## TEXT SHOWN
☆ ☆ ☆ ☆ ☆ ☆ ☆

Chapter from a multi-author book

Surname(s) and initial(s) of author(s) of the chapter. Title of chapter in single quotation marks. In name of editor(s) of book, Title of book. Place of publication: publisher; year of publication, page number(s) (preceded by p.).

Chandraharan E. 'History taking and examination in obstetrics'. In Symonds I. and Arulkumaran S., Essential Obstetrics Gynaecology. London: Churchill Livingstone Elsevier; 2013, p. 65-77.

Journal article

Surname(s) and initial(s) of author(s) of the article. Title of article. Title of journal. Date of publication as year month day; volume (issue): page numbers (not preceded by p.).

Perry C, Barron A. Honey bees selectively avoid difficult choices. Proceedings of the National Academy of Sciences. 2013 Nov. 4; 110 (47): 19155-19159.

☆ ☆ ☆ ☆ ☆ ☆ ☆

## ACTIONS TO TAKE
A) According to the referencing guide, how should the title of a chapter in a multi-author book be written?
B) Pick up the referencing guide after its last line and carry it on.
The records play no part in this work.

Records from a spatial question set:
☆ ☆ ☆ ☆ ☆ ☆ ☆

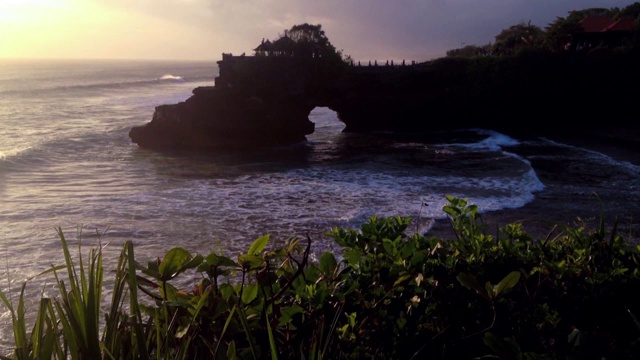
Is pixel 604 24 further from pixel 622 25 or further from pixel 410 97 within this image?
pixel 410 97

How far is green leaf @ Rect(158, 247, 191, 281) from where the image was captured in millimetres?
1851

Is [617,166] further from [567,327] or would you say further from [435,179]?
[567,327]

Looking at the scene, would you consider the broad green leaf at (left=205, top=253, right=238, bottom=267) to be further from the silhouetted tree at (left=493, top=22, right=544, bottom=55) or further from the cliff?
the silhouetted tree at (left=493, top=22, right=544, bottom=55)

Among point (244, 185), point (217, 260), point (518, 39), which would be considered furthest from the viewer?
point (518, 39)

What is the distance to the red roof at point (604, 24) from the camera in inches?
1571

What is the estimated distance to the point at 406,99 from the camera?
3288cm

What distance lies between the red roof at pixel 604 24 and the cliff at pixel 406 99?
5.17 meters

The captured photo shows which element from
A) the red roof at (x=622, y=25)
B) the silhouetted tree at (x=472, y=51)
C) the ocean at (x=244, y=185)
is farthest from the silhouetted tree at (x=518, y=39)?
the ocean at (x=244, y=185)

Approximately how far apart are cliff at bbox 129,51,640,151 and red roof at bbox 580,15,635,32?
5.17 meters

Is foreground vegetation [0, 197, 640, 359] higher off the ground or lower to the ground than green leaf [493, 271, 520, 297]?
lower

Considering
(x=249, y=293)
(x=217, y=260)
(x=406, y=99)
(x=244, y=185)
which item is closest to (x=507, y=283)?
(x=249, y=293)

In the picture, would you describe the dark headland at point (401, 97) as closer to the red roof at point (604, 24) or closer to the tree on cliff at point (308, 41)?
the tree on cliff at point (308, 41)

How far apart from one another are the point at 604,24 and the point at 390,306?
4613 centimetres

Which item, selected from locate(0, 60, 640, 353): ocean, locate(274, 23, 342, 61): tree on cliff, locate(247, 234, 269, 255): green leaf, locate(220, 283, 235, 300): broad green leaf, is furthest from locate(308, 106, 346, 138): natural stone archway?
locate(220, 283, 235, 300): broad green leaf
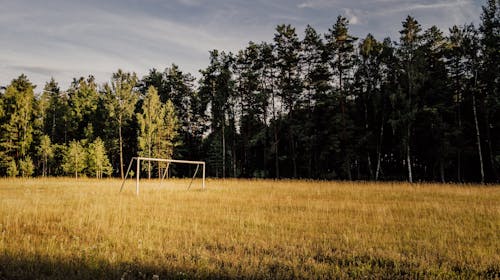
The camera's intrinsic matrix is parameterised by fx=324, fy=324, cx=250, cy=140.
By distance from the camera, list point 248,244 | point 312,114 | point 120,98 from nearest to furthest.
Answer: point 248,244, point 312,114, point 120,98

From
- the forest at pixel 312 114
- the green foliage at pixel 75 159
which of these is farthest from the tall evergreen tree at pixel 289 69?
the green foliage at pixel 75 159

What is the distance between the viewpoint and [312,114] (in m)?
38.4

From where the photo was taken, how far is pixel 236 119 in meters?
46.6

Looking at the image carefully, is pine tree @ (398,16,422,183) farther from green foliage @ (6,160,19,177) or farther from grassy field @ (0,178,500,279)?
green foliage @ (6,160,19,177)

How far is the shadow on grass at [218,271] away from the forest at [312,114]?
88.2ft

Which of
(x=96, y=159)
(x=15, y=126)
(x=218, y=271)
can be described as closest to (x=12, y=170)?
(x=15, y=126)

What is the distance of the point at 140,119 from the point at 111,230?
34852mm

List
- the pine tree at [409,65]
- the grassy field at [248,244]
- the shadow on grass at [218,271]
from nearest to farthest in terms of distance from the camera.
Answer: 1. the shadow on grass at [218,271]
2. the grassy field at [248,244]
3. the pine tree at [409,65]

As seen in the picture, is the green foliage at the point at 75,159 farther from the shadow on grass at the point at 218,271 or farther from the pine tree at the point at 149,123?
the shadow on grass at the point at 218,271

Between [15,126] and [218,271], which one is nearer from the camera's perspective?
[218,271]

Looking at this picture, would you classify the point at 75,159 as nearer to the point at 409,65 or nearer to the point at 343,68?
the point at 343,68

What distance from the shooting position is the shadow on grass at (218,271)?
466 cm

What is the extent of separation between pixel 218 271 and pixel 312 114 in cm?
3483

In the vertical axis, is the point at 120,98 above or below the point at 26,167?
above
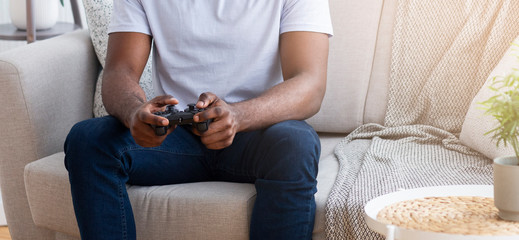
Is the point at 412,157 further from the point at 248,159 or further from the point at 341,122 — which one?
the point at 248,159

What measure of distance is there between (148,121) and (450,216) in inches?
23.4

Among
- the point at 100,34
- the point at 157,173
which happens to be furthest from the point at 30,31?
the point at 157,173

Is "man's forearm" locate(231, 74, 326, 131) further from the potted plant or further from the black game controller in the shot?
the potted plant

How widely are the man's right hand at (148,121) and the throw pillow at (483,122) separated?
771 mm

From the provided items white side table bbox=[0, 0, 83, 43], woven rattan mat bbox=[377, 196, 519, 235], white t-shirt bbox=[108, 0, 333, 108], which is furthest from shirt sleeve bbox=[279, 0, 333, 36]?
white side table bbox=[0, 0, 83, 43]

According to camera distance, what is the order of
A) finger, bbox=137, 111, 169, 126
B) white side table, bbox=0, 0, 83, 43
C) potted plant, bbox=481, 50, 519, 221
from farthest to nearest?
white side table, bbox=0, 0, 83, 43 < finger, bbox=137, 111, 169, 126 < potted plant, bbox=481, 50, 519, 221

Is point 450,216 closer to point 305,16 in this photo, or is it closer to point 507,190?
point 507,190

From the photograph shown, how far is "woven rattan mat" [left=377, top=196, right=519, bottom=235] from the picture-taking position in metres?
0.99

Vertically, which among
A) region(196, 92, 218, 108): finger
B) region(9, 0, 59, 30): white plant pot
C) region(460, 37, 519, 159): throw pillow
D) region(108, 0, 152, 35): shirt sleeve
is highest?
region(108, 0, 152, 35): shirt sleeve

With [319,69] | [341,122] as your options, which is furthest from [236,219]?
[341,122]

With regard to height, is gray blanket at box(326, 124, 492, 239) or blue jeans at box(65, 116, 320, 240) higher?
blue jeans at box(65, 116, 320, 240)

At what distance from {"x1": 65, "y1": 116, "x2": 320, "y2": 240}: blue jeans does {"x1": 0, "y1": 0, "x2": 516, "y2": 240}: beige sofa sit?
0.06 metres

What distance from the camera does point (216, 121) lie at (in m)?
1.32

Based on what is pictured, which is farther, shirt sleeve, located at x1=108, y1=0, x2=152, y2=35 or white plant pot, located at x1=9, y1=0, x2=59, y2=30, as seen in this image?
white plant pot, located at x1=9, y1=0, x2=59, y2=30
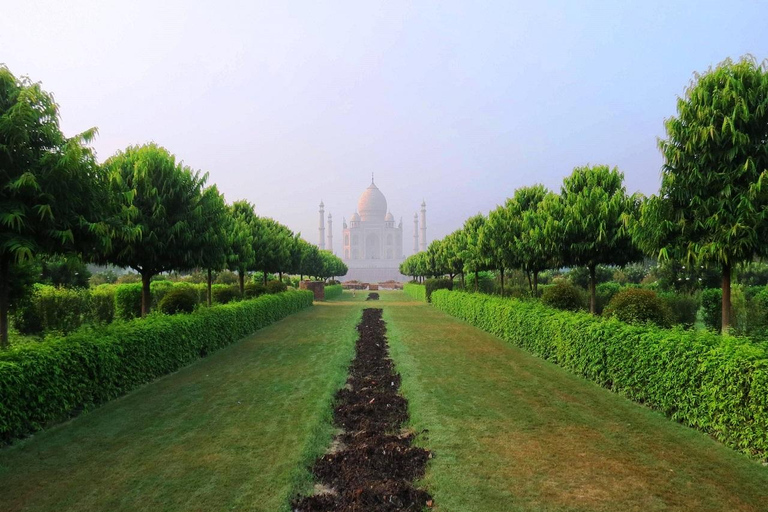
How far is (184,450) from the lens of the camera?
5629mm

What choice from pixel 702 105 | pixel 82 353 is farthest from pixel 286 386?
pixel 702 105

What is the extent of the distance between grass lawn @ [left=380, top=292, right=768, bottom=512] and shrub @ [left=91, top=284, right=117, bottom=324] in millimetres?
15666

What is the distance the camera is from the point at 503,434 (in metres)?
6.10

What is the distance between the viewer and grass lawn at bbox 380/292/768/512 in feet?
14.3

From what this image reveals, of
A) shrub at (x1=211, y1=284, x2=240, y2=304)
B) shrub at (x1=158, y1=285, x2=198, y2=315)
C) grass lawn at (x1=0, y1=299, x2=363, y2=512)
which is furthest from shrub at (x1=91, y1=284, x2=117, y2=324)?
grass lawn at (x1=0, y1=299, x2=363, y2=512)

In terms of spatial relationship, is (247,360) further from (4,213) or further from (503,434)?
(503,434)

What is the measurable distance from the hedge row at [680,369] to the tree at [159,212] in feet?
30.6

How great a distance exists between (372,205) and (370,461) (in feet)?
415

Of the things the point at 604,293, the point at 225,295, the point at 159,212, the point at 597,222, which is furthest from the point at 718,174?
the point at 225,295

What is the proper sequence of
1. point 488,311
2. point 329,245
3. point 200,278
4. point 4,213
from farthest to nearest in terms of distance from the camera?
point 329,245
point 200,278
point 488,311
point 4,213

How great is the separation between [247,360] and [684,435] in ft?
29.3

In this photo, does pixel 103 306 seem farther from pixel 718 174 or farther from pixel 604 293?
pixel 604 293

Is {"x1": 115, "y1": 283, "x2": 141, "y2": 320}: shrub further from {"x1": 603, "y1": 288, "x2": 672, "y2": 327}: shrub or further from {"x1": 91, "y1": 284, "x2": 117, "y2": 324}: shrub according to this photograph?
{"x1": 603, "y1": 288, "x2": 672, "y2": 327}: shrub

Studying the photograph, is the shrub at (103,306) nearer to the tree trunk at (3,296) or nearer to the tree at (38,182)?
the tree trunk at (3,296)
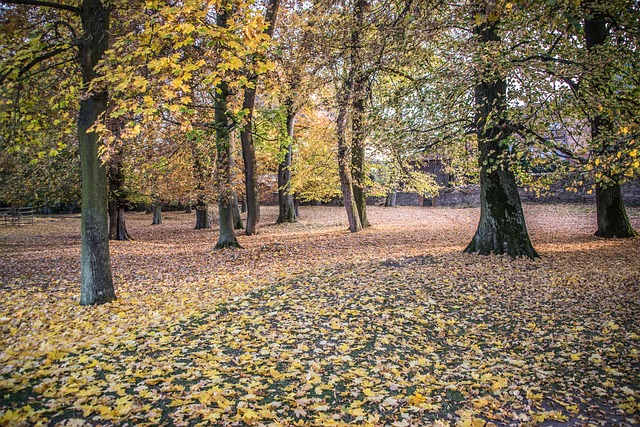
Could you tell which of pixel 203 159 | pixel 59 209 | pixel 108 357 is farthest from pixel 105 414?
pixel 59 209

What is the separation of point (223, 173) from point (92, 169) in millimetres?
9182

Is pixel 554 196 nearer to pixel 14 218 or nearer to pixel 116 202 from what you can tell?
pixel 116 202

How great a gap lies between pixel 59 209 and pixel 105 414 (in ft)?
129

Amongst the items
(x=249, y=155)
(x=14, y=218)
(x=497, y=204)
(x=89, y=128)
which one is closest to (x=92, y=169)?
(x=89, y=128)

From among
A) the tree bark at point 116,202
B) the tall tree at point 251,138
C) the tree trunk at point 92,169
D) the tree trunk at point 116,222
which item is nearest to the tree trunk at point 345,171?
the tall tree at point 251,138

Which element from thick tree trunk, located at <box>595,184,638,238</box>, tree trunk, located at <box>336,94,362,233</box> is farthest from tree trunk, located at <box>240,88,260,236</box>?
thick tree trunk, located at <box>595,184,638,238</box>

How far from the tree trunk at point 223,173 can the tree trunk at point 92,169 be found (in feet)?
14.4

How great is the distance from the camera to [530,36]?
9.04m

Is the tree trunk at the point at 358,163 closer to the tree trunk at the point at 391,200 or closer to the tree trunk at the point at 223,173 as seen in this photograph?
the tree trunk at the point at 223,173

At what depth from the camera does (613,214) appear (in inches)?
518

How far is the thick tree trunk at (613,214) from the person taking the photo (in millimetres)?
12984

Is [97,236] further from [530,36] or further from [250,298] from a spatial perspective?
[530,36]

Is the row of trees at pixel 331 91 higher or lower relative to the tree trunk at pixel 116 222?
higher

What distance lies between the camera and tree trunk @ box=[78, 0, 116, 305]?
6.66 m
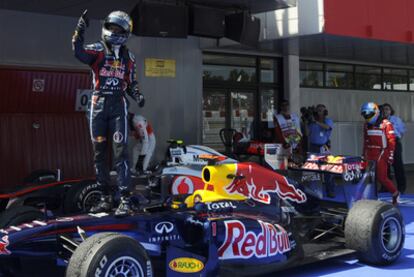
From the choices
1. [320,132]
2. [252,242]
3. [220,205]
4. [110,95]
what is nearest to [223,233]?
[252,242]

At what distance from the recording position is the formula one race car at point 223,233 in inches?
146

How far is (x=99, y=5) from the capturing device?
9117mm

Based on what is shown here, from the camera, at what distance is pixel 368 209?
207 inches

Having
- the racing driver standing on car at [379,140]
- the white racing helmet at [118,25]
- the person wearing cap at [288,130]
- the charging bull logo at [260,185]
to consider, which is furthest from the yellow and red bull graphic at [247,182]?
the person wearing cap at [288,130]

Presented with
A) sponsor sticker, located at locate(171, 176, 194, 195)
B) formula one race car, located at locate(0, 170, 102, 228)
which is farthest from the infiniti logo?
formula one race car, located at locate(0, 170, 102, 228)

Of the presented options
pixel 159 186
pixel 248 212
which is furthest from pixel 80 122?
pixel 248 212

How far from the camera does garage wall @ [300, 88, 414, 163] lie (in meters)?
14.3

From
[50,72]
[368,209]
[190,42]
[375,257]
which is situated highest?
[190,42]

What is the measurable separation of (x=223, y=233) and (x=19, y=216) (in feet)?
5.89

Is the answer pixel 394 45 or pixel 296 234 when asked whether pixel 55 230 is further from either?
pixel 394 45

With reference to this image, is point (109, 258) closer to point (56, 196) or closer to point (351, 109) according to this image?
point (56, 196)

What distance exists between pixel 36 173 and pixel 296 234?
169 inches

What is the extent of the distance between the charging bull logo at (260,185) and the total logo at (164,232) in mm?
1061

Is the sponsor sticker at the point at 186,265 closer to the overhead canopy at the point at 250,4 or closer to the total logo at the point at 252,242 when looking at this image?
the total logo at the point at 252,242
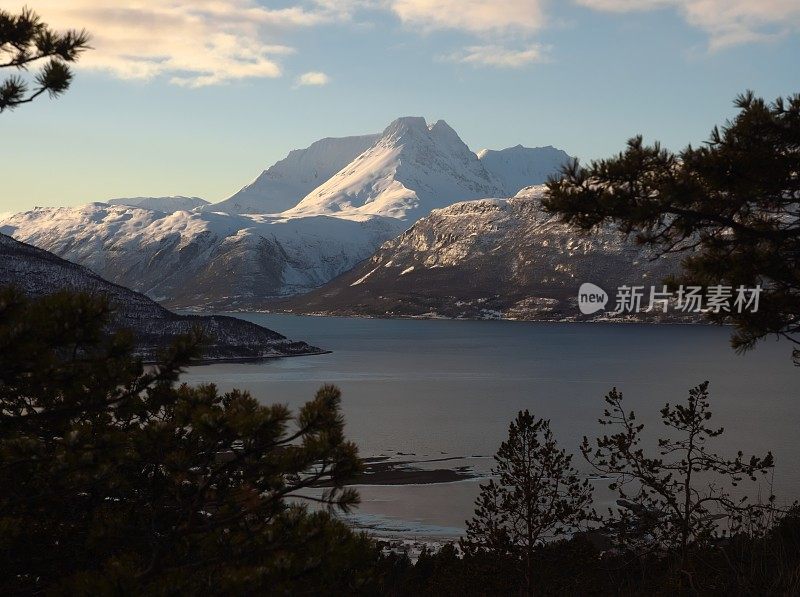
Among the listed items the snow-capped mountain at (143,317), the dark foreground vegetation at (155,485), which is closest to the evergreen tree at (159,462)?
the dark foreground vegetation at (155,485)

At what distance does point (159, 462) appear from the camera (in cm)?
960

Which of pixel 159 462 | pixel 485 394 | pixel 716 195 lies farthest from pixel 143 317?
pixel 159 462

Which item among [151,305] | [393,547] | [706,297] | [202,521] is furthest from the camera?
[151,305]

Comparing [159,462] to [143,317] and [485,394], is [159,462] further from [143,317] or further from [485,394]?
[143,317]

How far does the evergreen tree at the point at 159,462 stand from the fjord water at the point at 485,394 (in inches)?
1561

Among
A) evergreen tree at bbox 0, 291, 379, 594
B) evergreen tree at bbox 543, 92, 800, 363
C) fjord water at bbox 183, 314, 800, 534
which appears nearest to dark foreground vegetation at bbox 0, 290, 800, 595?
evergreen tree at bbox 0, 291, 379, 594

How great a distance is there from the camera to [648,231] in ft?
49.4

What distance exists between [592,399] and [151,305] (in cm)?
11061

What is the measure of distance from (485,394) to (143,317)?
9168cm

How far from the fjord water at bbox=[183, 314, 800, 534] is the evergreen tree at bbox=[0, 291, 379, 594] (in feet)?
130

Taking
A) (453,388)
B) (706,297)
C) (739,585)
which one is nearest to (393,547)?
(706,297)

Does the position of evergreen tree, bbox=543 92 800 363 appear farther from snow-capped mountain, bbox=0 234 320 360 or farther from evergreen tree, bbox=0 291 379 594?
snow-capped mountain, bbox=0 234 320 360

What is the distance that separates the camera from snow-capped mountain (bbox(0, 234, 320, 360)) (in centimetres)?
16438

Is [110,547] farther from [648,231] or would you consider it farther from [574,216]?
[648,231]
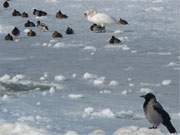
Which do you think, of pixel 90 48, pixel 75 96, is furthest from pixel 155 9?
pixel 75 96

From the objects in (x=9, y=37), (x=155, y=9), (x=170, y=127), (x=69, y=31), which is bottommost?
(x=155, y=9)

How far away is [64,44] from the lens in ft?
50.8

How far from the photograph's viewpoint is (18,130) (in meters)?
7.16

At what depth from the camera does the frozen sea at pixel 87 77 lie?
814cm

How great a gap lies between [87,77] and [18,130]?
436 centimetres

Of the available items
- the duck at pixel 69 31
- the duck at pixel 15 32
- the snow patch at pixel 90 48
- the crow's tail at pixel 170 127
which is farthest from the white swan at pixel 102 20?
the crow's tail at pixel 170 127

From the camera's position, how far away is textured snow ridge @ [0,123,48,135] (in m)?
7.05

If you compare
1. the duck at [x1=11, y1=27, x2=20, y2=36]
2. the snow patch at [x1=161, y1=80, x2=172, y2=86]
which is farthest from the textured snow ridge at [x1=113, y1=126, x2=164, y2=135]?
the duck at [x1=11, y1=27, x2=20, y2=36]

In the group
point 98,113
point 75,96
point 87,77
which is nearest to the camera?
point 98,113

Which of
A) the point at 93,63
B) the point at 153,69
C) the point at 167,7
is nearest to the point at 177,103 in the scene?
the point at 153,69

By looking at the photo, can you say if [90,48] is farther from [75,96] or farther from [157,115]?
[157,115]

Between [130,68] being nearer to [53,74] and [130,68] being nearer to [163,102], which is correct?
[53,74]

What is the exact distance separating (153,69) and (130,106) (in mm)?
3065

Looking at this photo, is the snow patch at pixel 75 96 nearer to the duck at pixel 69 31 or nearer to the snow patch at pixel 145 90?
the snow patch at pixel 145 90
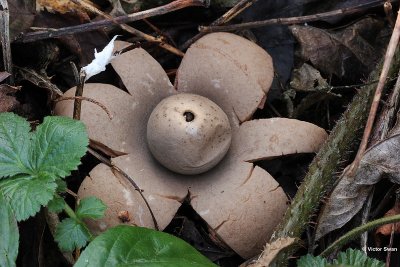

☆ ☆ ☆ ☆ ☆ ☆ ☆

## REPLIES
A) In single quotation marks.

B)
Website

 Author/editor. Title [Internet]. Year [date cited]. Available from: URL

Newscientist.com. Eye implant turns smartphone into a glaucoma monitor - health - 24 August 2014 - New Scientist [Internet]. 2014 [27 August]. Available from: http://www.newscientist.com/article/dn26095-eye-implant-turns-smartphone-into-a-glaucoma-monitor.html#.U_2gIBAkyuM

Live lecture

Note that the Vancouver style of referencing does not have explicit guidelines for citing an unpublished lecture; the following is therefore a suggested model.

Name of lecturer/presenter. Title of lecture. [Lecture]. Name of institution. Date.

Beeson M. The ramblings of Iain Sinclair: The persistence of the London antiquarian tradition. [Lecture]. Queen Mary University of London. 10 October 2015.